By all accounts, Liz's own personal favourite from all the films she made, Double Bunk is just a delight from start to finish. In many ways it's Genevieve by boat and that's not a bad thing. It's charming, innocent black and white fun with a touch of sauce. Starring alongside Sid James, Ian Carmichael and Janette Scott, Liz joins a rather unexpected voyage on a rusty old houseboat. Liz is again working closely with Sid and the pair share tremendous chemistry. She also provides the silver screen with one of the sexiest and yet most innocent strip teases in order to pinch some petrol from fiendish cad Dennis Price. Double Bunk is light and frothy and fairly inconsequential but it wins through on bright, breezy charm and the cosy familiarity of a bunch of actors who get on well in real life having a hoot together in the studio.

Margery Harper in The Professionals: Backtrack (1979)



With the British film industry in severe decline by the late 1970s, actors like Liz were appearing more often on television.

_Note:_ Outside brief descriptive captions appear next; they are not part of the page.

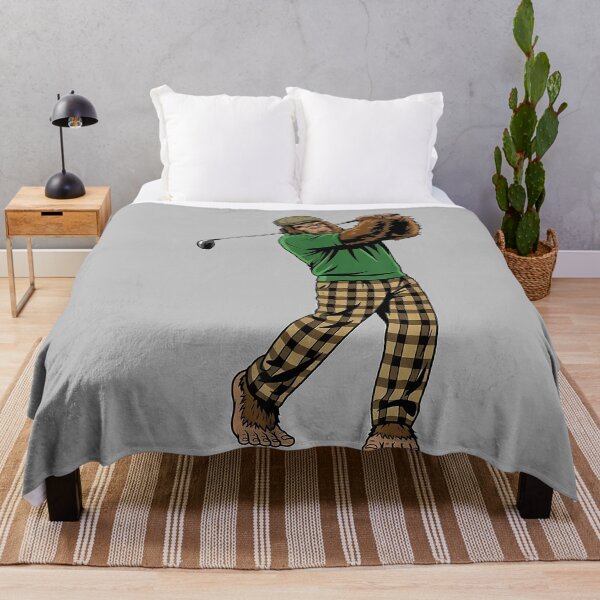 Item preview, Bigfoot Golf Funny Golfing Sasquatch Golfer with Club Swing designed and sold by mjohnson9.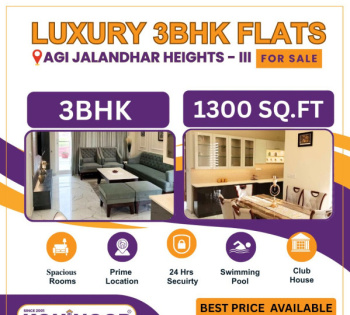 3 BHK Flat for Sale in 66 Feet Road, Jalandhar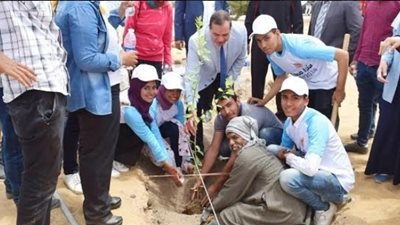 زراعة 200 شجرة ليمون بحرم جامعة سوهاج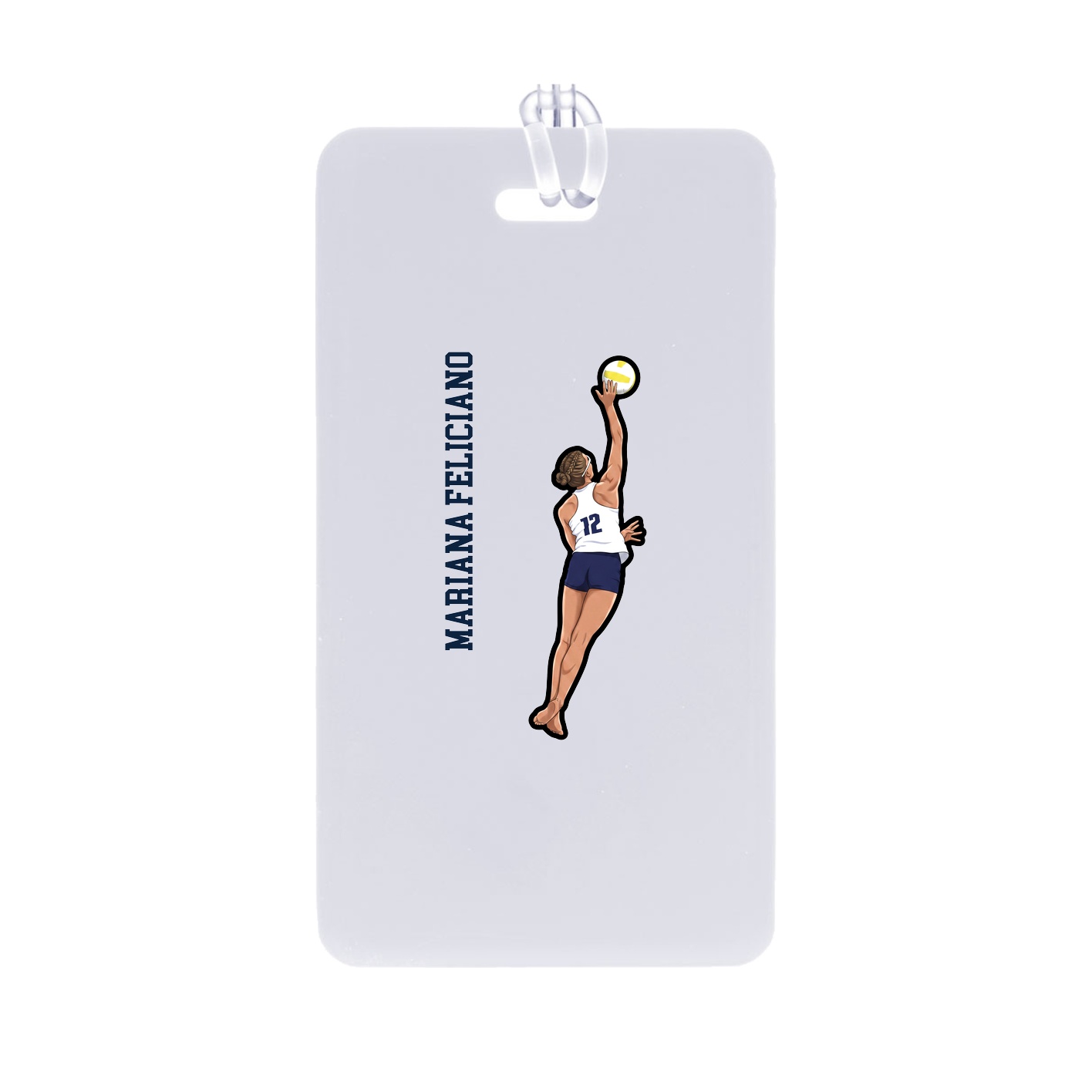 Bag Tag — Name Vertical in Classic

The Professionals, an action adventure crime fighting series featuring heightened violence and focussing on the negative aspects of Britain in the 1970s, may not immediately feel like the right home for an actress like Liz but her appearance is an utter joy. The Professionals, starring Gordon Jackson, Martin Shaw and Lewis Collins as leading members of CI5, although a hard-hitting drama, also featured many moments of surreal humour. As blowsy antiques dealer cum fence Margery Harper, Liz shines in an over the top performance of high camp, tight flared trousers and buckets of green chartreuse. Helping out agents Bodie and Doyle, Liz's Marge takes more than a shine to Shaw's Ray Doyle while making several hilariously snide asides to the brutish Bodie (Collins). It's camp, knowing and Fraser is obviously having a whale of a time. Where else can you find Liz Fraser screeching around Kensington in the middle of the night, dressed in furs in the back of a big American car? Wonderful stuff.

Mrs Brent in Miss Marple: Nemesis (1987)



Joan Hickson was the definitive Miss Marple. Her BBC adaptations from the 1980s and early 1990s are just the best. For me, they'll never be surpassed. They always boasted a superb cast of supporting actors and Nemesis is one of the best. Liz appears in just one scene in this feature length drama, playing a grief-stricken mother fond of a tipple. As Mrs Brent, Liz shares one small but powerful scene with actor John Horsley's Professor Wanstead. Mrs Brent's daughter Nora has disappeared and is presumed dead. Although initially bright and cheerful in her respectable 1950s semi, as Wanstead starts to ask questions, Mrs Brent's face slowly cracks and the emotion is palpable. Liz achieves this excellent emotion by completely underplaying it and the tears she sheds are very real. As her character sips her orange squash laced liberally with gin, the facade slips. This role remained a favourite of Liz's and you could tell she was very proud of it, even though it was the subject of two frequent quips. The first, that she loved it as it provided regular royalty cheques from the BBC and the second that the day after it was first broadcast a woman stopped her in the street to commend her saying, "I didn't know you could act!" 

That was Liz though. There was a spiky bluster to her but you could tell she had a heart of gold. She was proud of some of the roles she played, less so of others. She was a realist and took jobs because she both enjoyed the work and needed to work. I hope she would approve of my choices here and I hope you'll agree she was right to be proud of each and every one of them.